[BEGIN]

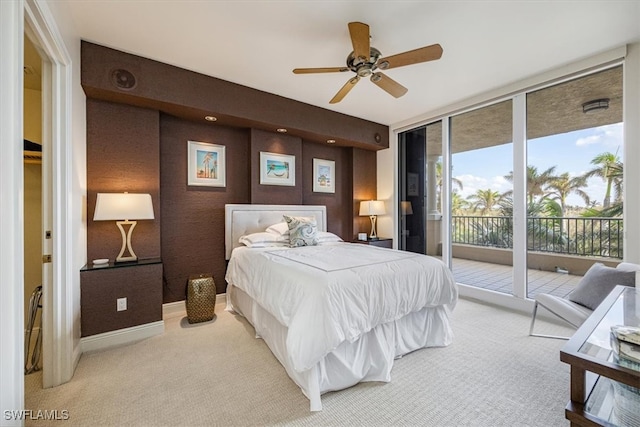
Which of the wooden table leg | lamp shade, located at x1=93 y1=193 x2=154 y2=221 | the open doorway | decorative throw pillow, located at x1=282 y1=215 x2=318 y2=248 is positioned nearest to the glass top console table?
the wooden table leg

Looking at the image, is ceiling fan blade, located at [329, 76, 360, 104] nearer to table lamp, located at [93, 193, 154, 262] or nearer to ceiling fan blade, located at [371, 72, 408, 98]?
ceiling fan blade, located at [371, 72, 408, 98]

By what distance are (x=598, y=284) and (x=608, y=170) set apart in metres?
1.44

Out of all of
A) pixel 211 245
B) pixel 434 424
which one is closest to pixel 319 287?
pixel 434 424

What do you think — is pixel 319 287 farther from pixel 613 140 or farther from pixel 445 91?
pixel 613 140

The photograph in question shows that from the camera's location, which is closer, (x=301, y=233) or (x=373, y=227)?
(x=301, y=233)

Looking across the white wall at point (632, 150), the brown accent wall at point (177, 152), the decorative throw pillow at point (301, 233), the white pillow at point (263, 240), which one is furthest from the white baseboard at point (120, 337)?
the white wall at point (632, 150)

[END]

* _What is required_
Copy every row above word for word, leaving out the pictures.

* _Full output_
Which of the wooden table leg | lamp shade, located at x1=93 y1=193 x2=154 y2=221 | the open doorway | decorative throw pillow, located at x1=282 y1=215 x2=318 y2=248 is positioned nearest to the glass top console table?
the wooden table leg

Looking at the image, is ceiling fan blade, located at [329, 76, 360, 104] nearer to table lamp, located at [93, 193, 154, 262] or nearer to ceiling fan blade, located at [371, 72, 408, 98]?
ceiling fan blade, located at [371, 72, 408, 98]

By what distance are (x=598, y=284) and (x=608, y=170) set apart in metres?
1.44

Out of all of
A) pixel 211 245
B) pixel 434 424
which one is closest to pixel 319 287?
pixel 434 424

What do you think — is pixel 319 287 farther from pixel 613 140 or farther from pixel 445 91?
pixel 613 140

The photograph in question shows that from the camera's location, which is closer, (x=301, y=233) or (x=373, y=227)?
(x=301, y=233)

Looking across the white wall at point (632, 150), the brown accent wall at point (177, 152), the decorative throw pillow at point (301, 233), the white pillow at point (263, 240), which one is furthest from the white baseboard at point (120, 337)?
the white wall at point (632, 150)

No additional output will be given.